AgitatedDove14 , we are also in the same boat. We tried Kedro and found the organizational aspect to be really clean and would love to stick to it. We also like how each node of the pipeline are independent re-usable blocks.
ClearML is definitely more comprehensive (specially the concept of Tasks, Data and agents) and has its special place in our project. Now, we are trying to figure out how to run our Kedro pipelines in ClearML.
After playing with both for few days, we still cant wrap our heads around integrating both.
We have a following simple use case right now:
- Download images from S3 bucket
- Do pre-processing on the images (Add new objects in foreground etc)
- Run existing ML models on these images to generate annotations (.txt files)
- Override labels for some of the images (since we know what kind of images are these)
- Create the required directory structure for https://github.com/ultralytics/yolov5
- Start the training ( python train.py )
Each of these steps, [2], [3], [4], [5 & 6]
can be thought of as an independent Kedro nodes that can be reused in the future. Now, how to integrate this with ClearML is unclear to us.
What we tried so far:
We found that someone in this community has already tried this. We took https://github.com/noklam/allegro_test/ and added Task.init()
to each of the nodes. https://github.com/noklam/allegro_test/blob/main/src/allegro_test/pipelines/data_engineering/nodes.py#L41 .
We also added Task.execute_remotely()
so that this node will not be executed immediately.
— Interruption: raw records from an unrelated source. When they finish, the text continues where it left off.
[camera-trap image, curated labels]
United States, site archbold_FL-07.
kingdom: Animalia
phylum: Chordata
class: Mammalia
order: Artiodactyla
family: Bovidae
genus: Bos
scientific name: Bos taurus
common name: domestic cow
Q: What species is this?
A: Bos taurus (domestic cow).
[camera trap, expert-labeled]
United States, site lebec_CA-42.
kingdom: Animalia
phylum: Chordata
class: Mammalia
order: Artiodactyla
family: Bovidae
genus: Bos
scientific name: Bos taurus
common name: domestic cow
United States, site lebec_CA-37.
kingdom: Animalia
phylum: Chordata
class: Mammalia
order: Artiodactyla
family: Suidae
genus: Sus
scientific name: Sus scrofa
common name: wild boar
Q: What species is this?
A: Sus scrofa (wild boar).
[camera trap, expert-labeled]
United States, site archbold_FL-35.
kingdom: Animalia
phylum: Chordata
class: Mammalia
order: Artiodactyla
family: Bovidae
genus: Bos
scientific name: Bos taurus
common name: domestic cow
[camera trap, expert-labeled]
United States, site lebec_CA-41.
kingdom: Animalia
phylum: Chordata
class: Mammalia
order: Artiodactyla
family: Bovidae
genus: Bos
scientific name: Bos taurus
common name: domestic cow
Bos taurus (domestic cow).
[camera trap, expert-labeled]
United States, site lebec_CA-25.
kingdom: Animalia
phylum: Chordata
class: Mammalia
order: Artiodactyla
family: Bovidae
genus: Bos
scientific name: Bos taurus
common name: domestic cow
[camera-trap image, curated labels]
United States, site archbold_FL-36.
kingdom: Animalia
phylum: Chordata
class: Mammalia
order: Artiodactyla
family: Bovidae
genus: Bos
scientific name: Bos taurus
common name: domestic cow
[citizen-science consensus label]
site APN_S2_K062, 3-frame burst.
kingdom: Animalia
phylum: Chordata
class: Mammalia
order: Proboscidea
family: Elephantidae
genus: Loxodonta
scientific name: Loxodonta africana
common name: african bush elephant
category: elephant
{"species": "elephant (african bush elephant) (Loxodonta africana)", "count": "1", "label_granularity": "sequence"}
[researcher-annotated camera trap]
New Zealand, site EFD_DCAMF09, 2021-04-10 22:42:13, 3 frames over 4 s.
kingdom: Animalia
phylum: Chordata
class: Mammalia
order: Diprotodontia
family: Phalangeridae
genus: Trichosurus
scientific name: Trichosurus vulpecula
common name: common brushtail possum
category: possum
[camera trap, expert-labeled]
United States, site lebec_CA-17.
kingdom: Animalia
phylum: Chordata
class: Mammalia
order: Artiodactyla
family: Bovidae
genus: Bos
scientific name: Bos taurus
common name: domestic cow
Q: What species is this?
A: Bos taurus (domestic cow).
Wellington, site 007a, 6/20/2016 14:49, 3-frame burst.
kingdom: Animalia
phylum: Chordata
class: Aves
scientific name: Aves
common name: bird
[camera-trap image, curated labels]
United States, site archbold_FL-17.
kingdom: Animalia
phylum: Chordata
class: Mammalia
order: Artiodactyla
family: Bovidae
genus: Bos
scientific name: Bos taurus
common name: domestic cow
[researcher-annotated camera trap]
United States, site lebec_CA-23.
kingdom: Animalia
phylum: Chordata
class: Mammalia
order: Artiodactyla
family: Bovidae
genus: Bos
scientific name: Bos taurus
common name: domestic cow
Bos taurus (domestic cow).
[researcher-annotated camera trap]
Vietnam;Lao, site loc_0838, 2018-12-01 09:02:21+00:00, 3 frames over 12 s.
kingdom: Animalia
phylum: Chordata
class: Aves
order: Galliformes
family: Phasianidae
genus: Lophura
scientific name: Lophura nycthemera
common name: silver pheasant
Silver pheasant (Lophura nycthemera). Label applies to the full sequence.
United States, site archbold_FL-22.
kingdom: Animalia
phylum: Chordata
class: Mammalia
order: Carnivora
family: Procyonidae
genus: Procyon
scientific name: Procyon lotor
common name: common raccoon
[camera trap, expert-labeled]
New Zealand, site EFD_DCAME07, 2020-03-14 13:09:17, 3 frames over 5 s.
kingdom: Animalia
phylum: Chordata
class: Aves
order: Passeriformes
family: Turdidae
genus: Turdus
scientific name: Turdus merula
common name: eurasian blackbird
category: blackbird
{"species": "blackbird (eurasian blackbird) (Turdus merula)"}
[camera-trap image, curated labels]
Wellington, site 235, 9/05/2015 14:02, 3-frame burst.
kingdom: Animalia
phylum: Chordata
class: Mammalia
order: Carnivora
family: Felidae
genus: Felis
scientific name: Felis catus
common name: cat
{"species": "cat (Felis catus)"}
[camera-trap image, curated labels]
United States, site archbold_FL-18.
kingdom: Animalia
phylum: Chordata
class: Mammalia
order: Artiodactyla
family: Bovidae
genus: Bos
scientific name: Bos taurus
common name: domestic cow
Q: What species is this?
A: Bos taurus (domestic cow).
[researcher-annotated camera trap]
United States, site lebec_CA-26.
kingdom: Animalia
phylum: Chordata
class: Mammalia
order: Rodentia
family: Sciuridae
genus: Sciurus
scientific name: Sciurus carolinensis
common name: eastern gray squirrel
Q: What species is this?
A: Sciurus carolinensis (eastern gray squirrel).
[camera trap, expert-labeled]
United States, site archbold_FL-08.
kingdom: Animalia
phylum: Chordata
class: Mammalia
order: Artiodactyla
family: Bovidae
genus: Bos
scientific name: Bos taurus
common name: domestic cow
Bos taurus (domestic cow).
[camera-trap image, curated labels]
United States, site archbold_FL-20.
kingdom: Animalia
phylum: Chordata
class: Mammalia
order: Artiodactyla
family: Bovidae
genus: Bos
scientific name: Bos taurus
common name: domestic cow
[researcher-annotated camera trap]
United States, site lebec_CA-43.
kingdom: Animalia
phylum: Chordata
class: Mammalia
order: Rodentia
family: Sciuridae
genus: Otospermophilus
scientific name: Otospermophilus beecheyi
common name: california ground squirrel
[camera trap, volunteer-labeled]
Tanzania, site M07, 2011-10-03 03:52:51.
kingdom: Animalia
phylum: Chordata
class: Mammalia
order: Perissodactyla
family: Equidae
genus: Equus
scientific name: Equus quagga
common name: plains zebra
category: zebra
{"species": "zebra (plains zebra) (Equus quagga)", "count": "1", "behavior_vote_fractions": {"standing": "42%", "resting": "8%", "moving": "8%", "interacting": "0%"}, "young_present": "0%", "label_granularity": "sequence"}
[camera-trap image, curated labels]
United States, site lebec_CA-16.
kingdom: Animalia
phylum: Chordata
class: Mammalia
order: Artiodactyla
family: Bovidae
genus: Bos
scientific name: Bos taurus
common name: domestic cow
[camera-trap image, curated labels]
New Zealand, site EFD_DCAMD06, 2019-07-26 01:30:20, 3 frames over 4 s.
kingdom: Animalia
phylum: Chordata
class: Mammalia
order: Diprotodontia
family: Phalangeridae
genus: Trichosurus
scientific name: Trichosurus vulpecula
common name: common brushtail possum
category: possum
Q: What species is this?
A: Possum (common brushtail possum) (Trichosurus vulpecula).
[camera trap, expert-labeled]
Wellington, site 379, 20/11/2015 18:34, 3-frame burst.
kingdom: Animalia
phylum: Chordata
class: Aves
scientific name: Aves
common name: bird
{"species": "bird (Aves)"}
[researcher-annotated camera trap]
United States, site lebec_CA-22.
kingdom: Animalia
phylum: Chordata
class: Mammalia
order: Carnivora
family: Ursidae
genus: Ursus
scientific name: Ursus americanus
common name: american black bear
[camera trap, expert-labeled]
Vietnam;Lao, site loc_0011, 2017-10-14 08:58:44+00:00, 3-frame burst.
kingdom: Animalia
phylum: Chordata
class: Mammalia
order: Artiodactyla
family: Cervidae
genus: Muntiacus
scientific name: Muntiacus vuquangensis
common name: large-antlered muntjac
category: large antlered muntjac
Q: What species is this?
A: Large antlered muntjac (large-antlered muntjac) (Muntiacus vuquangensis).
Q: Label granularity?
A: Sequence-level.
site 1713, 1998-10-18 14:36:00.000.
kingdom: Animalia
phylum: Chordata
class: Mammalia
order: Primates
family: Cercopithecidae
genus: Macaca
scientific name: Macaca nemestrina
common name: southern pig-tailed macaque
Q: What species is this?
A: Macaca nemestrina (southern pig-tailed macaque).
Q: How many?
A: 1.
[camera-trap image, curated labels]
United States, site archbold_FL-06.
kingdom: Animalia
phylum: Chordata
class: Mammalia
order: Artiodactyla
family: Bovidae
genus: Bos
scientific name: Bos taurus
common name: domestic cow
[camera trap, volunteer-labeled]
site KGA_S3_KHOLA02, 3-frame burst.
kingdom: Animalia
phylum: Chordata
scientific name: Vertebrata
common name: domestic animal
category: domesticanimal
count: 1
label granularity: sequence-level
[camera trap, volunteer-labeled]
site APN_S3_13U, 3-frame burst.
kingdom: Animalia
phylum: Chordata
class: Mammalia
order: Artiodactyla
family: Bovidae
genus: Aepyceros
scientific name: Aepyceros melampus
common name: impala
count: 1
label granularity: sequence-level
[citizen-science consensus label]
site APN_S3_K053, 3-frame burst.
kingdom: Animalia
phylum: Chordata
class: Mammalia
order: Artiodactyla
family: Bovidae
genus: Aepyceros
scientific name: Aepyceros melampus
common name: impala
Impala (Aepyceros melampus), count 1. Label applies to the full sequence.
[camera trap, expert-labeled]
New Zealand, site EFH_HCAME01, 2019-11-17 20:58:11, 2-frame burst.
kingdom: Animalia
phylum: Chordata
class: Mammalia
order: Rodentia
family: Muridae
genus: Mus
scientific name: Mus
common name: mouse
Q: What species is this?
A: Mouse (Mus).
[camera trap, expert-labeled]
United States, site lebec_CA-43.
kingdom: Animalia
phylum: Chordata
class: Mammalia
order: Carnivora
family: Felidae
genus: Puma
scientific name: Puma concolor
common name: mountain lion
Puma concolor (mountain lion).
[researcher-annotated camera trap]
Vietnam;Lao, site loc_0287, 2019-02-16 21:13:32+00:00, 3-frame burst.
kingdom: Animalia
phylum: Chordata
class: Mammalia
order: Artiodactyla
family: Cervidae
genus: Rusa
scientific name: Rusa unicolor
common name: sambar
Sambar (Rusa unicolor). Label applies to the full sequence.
Then, we added one Task.init()
to the https://github.com/noklam/allegro_test/blob/main/src/allegro_test/pipelines/data_engineering/pipeline.py#L39 also.
However, running kedro run
later did not run the pipeline and we did not get the logs in ClearML UI.
Even if we fix the logging issue, we are not confident if the design approach is the right now.
We also have our doubts, whether each small independent node should actually be Task.init()
?
Any help would be greatly appreciated!
TL;DR: We are confused how to incorporate the "Authoring pipelines" goal of Kedro (which we really like) into ClearML.